Auch beim Atlas-System, legt man bei Exomys nicht nur Wert auf die Funktionalität, sondern man behält das Optische dabei im Blick. „Unser Atlas-System sieht ein bisschen wie ein Rucksack und ein Sportsitz aus. Wir haben extra Elemente eingebaut, die nur den Zweck haben, dass das Produkt dieser Optik entspricht und die Leute wissen, wie es anzuziehen ist“, sagt Bernhardt. Neben der Optik spielt die Anwenderfreundlichkeit eine wichtige Rolle. Denn ein Exoskelett sollte einfach angelegt und bedient werden können. „Drei, vier Einstellungsmöglichkeiten sind bereits genug“, so Bernhardt.

Exoskelett im Einsatz
Das Exoskelett IX Shoulder Air hilft bei anstrengenden Überschulter-Arbeiten.
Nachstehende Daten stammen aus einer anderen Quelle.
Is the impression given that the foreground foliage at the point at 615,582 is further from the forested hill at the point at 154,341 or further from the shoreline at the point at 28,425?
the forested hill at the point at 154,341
Handwerksbetriebe zeigen Interesse

Egal ob beim Ausladen von Containern, bei Maler- und Elektrikerarbeiten an der Decke oder sogar bei langen Operationen, um Chirurg*innen zu unterstützen, Exoskelette werden zukünftig in noch mehr Bereichen eingesetzt werden, davon ist man beim Suitx überzeugt. „Solche körperlich anstrengenden Tätigkeiten lassen sich mit Exoskeletten komfortabler ausführen“, betont Duwe. Die Entlastung der Muskeln in der Arbeit kann auch für die Freizeit nach der Arbeit positive Effekte mitbringen. „Da Muskeln und Gelenke weniger belastet sind, fühlen sich die Nutzer*innen häufig abends nicht mehr so erschöpft“ so Duwe. 
Den Markt für industrielle Exoskelette sieht man bei Suitx kontinuierlich wachsen. „Aber auch Handwerksbetriebe, die ihre Mitarbeiter*innen gesund halten möchten, zeigen immer mehr Interesse“ sagt Duwe. Und auch bei Exomys in Wien beschäftigt man sich mit der Zukunft, verbessert die aktuellen Produkte und ist mit der Entwicklung eines neuen Exoskelett beschäftigt, das in absehbarer Zeit das Sortiment ergänzen wird. „Das neue Produkt wird beim richtigen Heben unterstützen. Beispielsweise kann ein Anwendungszweck das Schlichten von einer Palette auf eine andere sein“, so CTO Bernhardt.  
Exoskelette allein können natürlich nicht die Rückenschmerzen von zwei Millionen Österreicher*innen so einfach verschwinden lassen, aber sie können dazu beitragen, dass weniger Personen durch belastende Tätigkeiten im Beruf Muskel-Skelett-Verletzungen erleiden, und das hilft Anwender*innen und Unternehmen. Denn weniger Krankenstände und eine höhere Produktivität bringen für alle Vorteile.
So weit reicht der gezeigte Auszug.